(Stored data entries)
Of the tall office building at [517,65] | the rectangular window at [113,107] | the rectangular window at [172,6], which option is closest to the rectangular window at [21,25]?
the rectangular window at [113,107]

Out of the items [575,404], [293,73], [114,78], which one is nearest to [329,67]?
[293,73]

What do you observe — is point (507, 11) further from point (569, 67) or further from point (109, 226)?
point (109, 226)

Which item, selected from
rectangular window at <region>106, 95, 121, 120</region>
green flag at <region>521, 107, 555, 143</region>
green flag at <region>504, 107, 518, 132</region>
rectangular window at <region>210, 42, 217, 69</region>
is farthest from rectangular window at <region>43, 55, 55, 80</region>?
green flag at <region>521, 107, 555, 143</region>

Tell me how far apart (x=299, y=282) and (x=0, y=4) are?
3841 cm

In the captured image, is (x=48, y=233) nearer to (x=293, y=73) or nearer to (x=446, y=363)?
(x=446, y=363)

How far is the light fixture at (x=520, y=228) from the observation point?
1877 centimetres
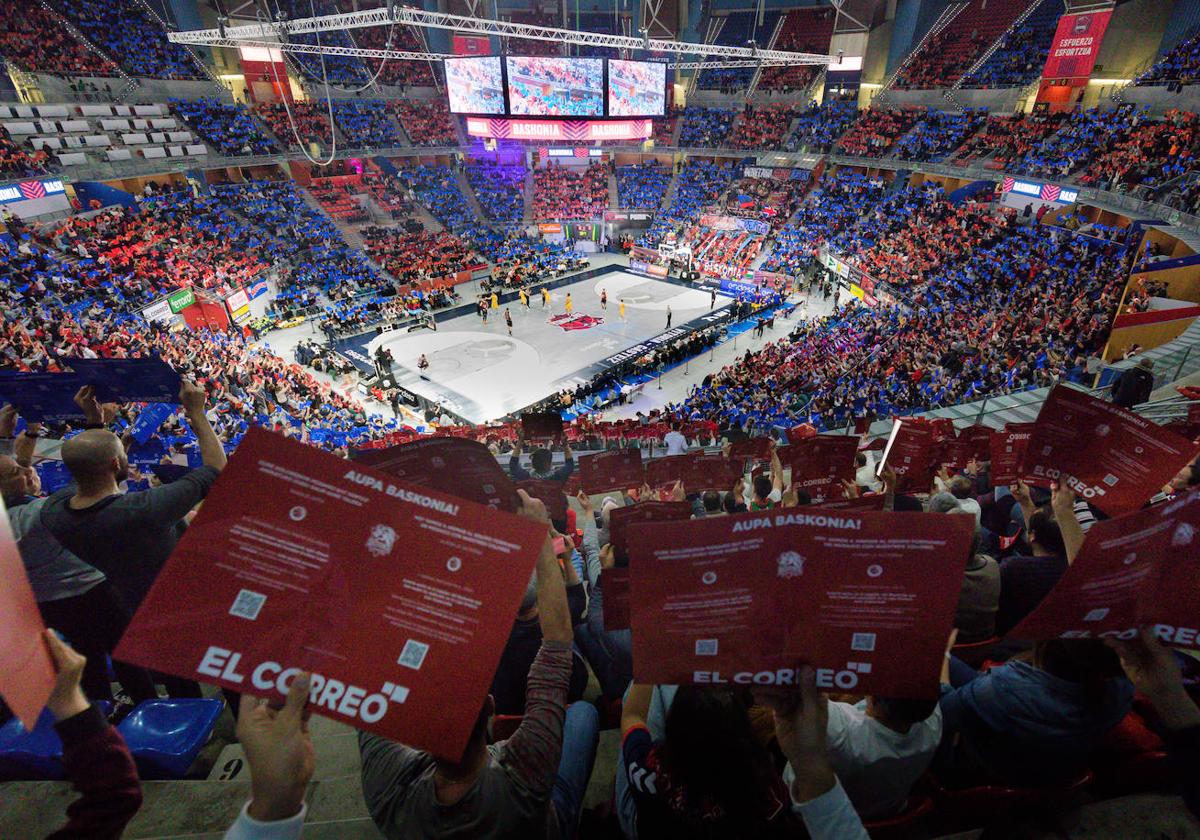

*Your task*: Reproduce all of the entries above word for word, leaving out the pictures.

*The result*:
Of the tall office building at [517,65] | the rectangular window at [113,107] | the rectangular window at [172,6], which option is closest to the rectangular window at [21,25]?
the rectangular window at [113,107]

Out of the items [575,404], [293,73], [114,78], which one is nearest to [329,67]?
[293,73]

What do you observe — is point (507, 11) further from point (569, 67) or further from point (109, 226)?
point (109, 226)

Which item, selected from
rectangular window at <region>106, 95, 121, 120</region>
green flag at <region>521, 107, 555, 143</region>
green flag at <region>504, 107, 518, 132</region>
rectangular window at <region>210, 42, 217, 69</region>
is farthest from rectangular window at <region>43, 55, 55, 80</region>?
green flag at <region>521, 107, 555, 143</region>

Tell me how far apart (x=299, y=282) and (x=0, y=4) are?
3841 cm

In the captured image, is (x=48, y=233) nearer to (x=293, y=73) or nearer to (x=446, y=363)?
(x=446, y=363)

How far is the light fixture at (x=520, y=228) from the observation point?
1877 centimetres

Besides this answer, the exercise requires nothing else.